TOTABUAN.CO MITRA— Di tengah hutan konservasi yang seharusnya sunyi, suara mesin ekskavator meraung tanpa henti. Bau solar dan debu tanah menyesaki udara. Di sinilah, di jantung Kebun Raya Ratatotok, tambang emas ilegal menggali bumi tanpa rasa takut.
Kawasan yang semestinya menjadi pusat konservasi dan penelitian kini berubah menjadi medan eksploitasi liar. Tim investigasi TOTABUA.CO menemukan sejumlah alat berat bekerja siang dan malam. Material tambang diangkut keluar tanpa izin, tanpa pengawasan, dan tanpa tindakan hukum.
Semua terjadi di depan mata, namun aparat penegak hukum (APH) diam.
Nama Inal Supit alias Inal mencuat dalam temuan lapangan. Ia disebut sebagai pengendali utama jaringan penambangan emas tanpa izin (PETI) yang telah lama bercokol di wilayah Ratatotok dan sekitarnya. Aktivitasnya bukan rahasia — masyarakat tahu, pemerintah tahu, penegak hukum tahu. Tetapi, tak ada yang berani bertindak.
> “Sudah bertahun-tahun alat berat keluar masuk. Tidak ada yang dihentikan. Kami heran, ini kawasan konservasi, tapi seperti tidak ada negara di sini,” ungkap seorang warga dengan nada kecewa.

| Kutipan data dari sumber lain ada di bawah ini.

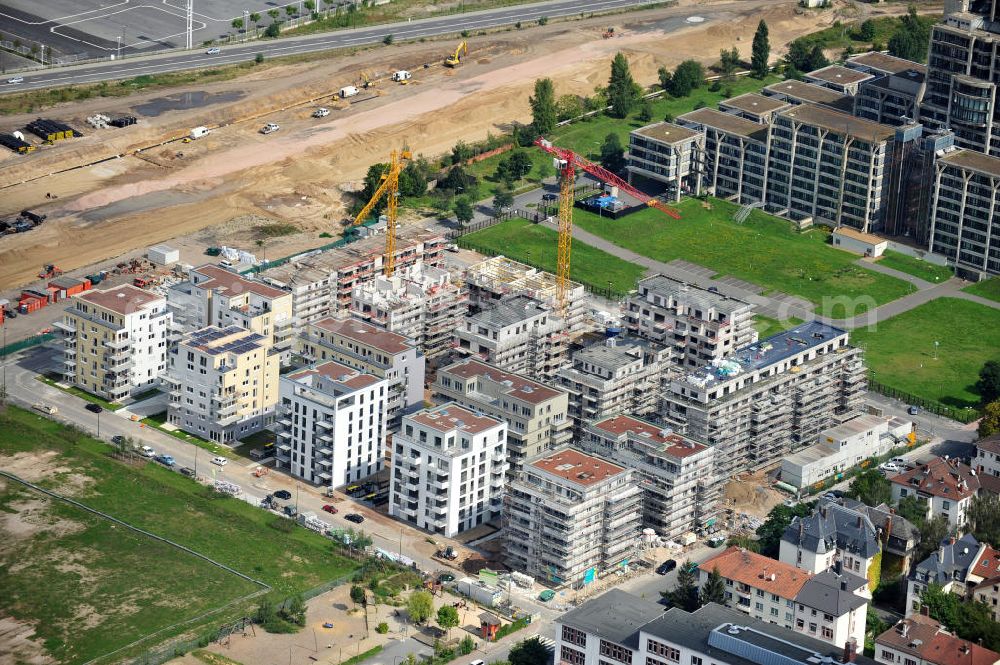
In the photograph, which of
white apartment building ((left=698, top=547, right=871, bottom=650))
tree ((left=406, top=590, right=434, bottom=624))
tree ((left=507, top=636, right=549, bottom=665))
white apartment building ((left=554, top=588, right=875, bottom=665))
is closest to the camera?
white apartment building ((left=554, top=588, right=875, bottom=665))

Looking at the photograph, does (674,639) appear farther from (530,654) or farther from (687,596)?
(687,596)

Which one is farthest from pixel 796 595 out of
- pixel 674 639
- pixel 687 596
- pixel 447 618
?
pixel 447 618

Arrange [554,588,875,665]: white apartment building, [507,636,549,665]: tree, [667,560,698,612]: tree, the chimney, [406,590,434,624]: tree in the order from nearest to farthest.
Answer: [554,588,875,665]: white apartment building, the chimney, [507,636,549,665]: tree, [406,590,434,624]: tree, [667,560,698,612]: tree

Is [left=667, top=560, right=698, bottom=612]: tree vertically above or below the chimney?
below

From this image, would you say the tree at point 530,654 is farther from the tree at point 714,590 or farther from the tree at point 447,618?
the tree at point 714,590

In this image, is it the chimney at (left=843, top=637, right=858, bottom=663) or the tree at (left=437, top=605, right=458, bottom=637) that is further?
the tree at (left=437, top=605, right=458, bottom=637)

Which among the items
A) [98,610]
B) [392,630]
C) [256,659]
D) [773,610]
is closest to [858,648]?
[773,610]

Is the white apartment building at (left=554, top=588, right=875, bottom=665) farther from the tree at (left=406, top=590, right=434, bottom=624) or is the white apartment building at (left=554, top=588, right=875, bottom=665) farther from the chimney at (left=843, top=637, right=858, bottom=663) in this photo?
the tree at (left=406, top=590, right=434, bottom=624)

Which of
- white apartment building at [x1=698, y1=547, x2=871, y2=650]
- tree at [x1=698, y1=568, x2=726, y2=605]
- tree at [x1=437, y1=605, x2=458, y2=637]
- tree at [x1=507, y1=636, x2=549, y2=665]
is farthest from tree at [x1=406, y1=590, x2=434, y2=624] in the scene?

Hutan Gundul, Sungai Mati, Hukum Lumpuh
Dampak dari aktivitas tambang liar itu sangat merusak. Hutan konservasi yang dulunya hijau kini gundul dan bopeng. Sungai-sungai berubah warna menjadi cokelat pekat, menandakan tingginya kadar sedimen dan limbah tambang. Habitat satwa endemik pun lenyap, sementara bentang alam yang dijaga selama puluhan tahun hancur dalam hitungan bulan.
Padahal, aturan hukum sudah jelas.
Pasal 158 Undang-Undang Nomor 3 Tahun 2020 tentang Minerba menegaskan, setiap kegiatan penambangan tanpa izin dapat dipidana lima tahun penjara dan denda hingga Rp100 miliar.
Tambang ilegal di kawasan konservasi juga melanggar Undang-Undang Nomor 41 Tahun 1999 tentang Kehutanan, dengan ancaman 10 tahun penjara dan denda Rp5 miliar bagi pelaku yang mengubah fungsi hutan.
Selain itu, perusakan lingkungan seperti ini bertentangan dengan Undang-Undang Nomor 32 Tahun 2009 tentang Perlindungan dan Pengelolaan Lingkungan Hidup (PPLH). Pasal 98 ayat (1) menegaskan, perusakan lingkungan dapat dihukum penjara hingga 10 tahun dan denda maksimal Rp10 miliar.
Namun semua pasal itu seakan tak punya arti. Kekuasaan hukum berhenti di batas kepentingan tambang.
Kejahatan yang Dibiarkan
Aktivis lingkungan menilai, pembiaran tambang ilegal di Ratatotok menunjukkan kelumpuhan moral dan keberanian pemerintah daerah serta aparat hukum.
> “Ini bukan sekadar tambang ilegal. Ini kejahatan lingkungan yang terorganisir dan dibiarkan. Negara seolah bersekongkol lewat diamnya,” tegas salah satu aktivis jaringan LSM lingkungan di Sulawesi Utara.
Jika kawasan konservasi sekelas Kebun Raya Ratatotok saja tidak mampu dilindungi, bagaimana nasib wilayah hutan lainnya di Sulawesi Utara?
Negara tampak kalah di hadapan mafia tambang yang bekerja di bawah terang matahari. Pertanyaan besar kini menggantung: Apakah hukum hanya berlaku untuk rakyat kecil, sementara penguasa tambang bisa membeli diamnya negara?